In Subterranean Light, Susanne West's first poetry collection, poems search for the light in all of life--from the brilliant joy of grandchildren, through the grayness of the daily mundane, to the darkness of illness and death of loved ones. I like West's poems best that go straight for the focused gleam off concrete images.
How We Are Helped
I cut out tiny shapes
from Japanese papers:
fans
cranes
temples
butterflies
chrysanthemums,
glue them
in harmonious relationships
to the paper
to each other
to my eyes, hand and heart.
I draw anything and everything:
small, detailed
fish
stones
leaves
landscapes
houses
doors
gates
shoes
umbrellas
in pen and ink,
then brighten them
with color.
A memory.
Young me
settled in a corner of my room
cutting out paper dresses
for paper dolls,
stringing together tiny glass beads,
painting miniature ceramic pieces:
tea cups
hearts
horses
angels.
Feeling safe
with glimmers of joy.
Being found me,
gave me ways
to stay steady
in this uncertain world
and helped me
trust beauty
as a compass.

- [What you need to do] Continue the review of Susanne West's poetry collection Subterranean Light from its last line. The data has no connection to the review of Subterranean Light.

- [Data]
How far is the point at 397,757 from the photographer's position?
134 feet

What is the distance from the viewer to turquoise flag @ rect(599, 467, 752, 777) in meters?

- [Written response]
Whenever West trusts these concrete images without adding too much abstraction, as she executes in "How We Are Helped," the compass of language leads her to that beauty, causing me as a reader to trust her voice as well. Additionally, I am usually not a fan of single word lines, but the technique serves this poem as well as the next, "Sarah Kisses," in which she effectively utilizes them to enact the kisses themselves before circling back to the opening image for a solid ending.
Sarah kisses often,
and always
as if it's a butterfly wing
she cherishes
and must touch.
At the age of four
she still kisses
chairs
tables
the air
the plate of rice, beans and salsa
lady bugs
tree trunks
leaves
my hand
her mama everywhere
books
and her blankie.
Yesterday,
she gently bunched up
the loose skin
on my elbow
and her eyes seemed to say,
"I understand, Grandma."
Then she kissed
my elbow
as if it was a butterfly wing.
Adding personification, direct address, hyperbole, and metaphor as she blends images into narrative, West expands her range and leans into the wisdom motif that permeates the collection in "Angel of Sadness,"
She extends her hand.
Stone, I am.
Stone.
Sadness says,
"You will fall.
I will be with you.
You will break.
I will take the pieces
and turn them into gold.
You will wail an ocean.
I will teach you to swim.
You won't know who you are.
I will walk beside you
as you shed the skins
you never were.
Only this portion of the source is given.